We are already seeing students from all over campus flooding into our classes (see the Generation CS report and the National Academies report). We are already learning how to manage the load. It’s already happening in some Universities that most or all students at University are taking CS. Why not require it so that we get the Education students who we may not be seeing yet in CS classes?

Instead of using Universities to make CS education work, we are pouring money into CS Ed via in-service professional development — a tenfold increase in England, and $1.5B in the next five years in the US.  In general, more money in education alone doesn’t change things. We have to think about systems, policies, and our educational ecosystem. Universities are part of that educational ecosystem.

Universities play a role in K-12 education in all other subjects. We have to involve them in order to create sustainable K-12 Computer Science education.

December 15, 2017 at 7:00 am 1 comment

Universities aren’t preparing enough computer science teachers, and we have no path to get there

Not really a surprising claim, but I still think that we’re not talking enough about this.
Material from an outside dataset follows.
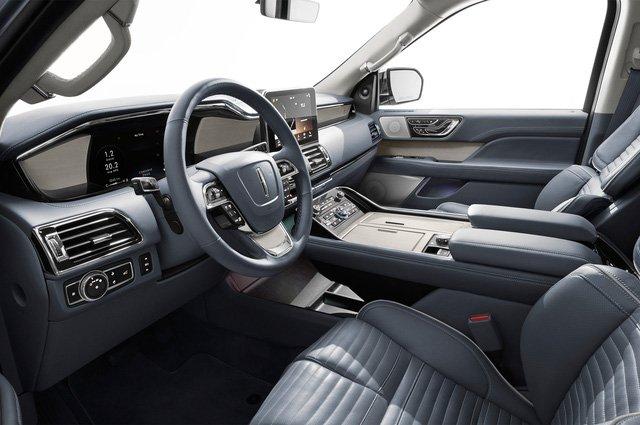 Đánh giá xe Lincoln Navigator 2018: Hàng ghế trước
No K-12 subject is taught nationwide without producing teachers from universities. We simply cannot create sustainable K-12 CS education without universities producing CS teachers (called “pre-service teacher professional development”). Currently, we produce new CS teachers by recruiting existing teachers from other subjects (called “in-service teacher professional development”). None of our models for growing CS nationwide currently have a plan to replace in-service with pre-service (as described in this blog post).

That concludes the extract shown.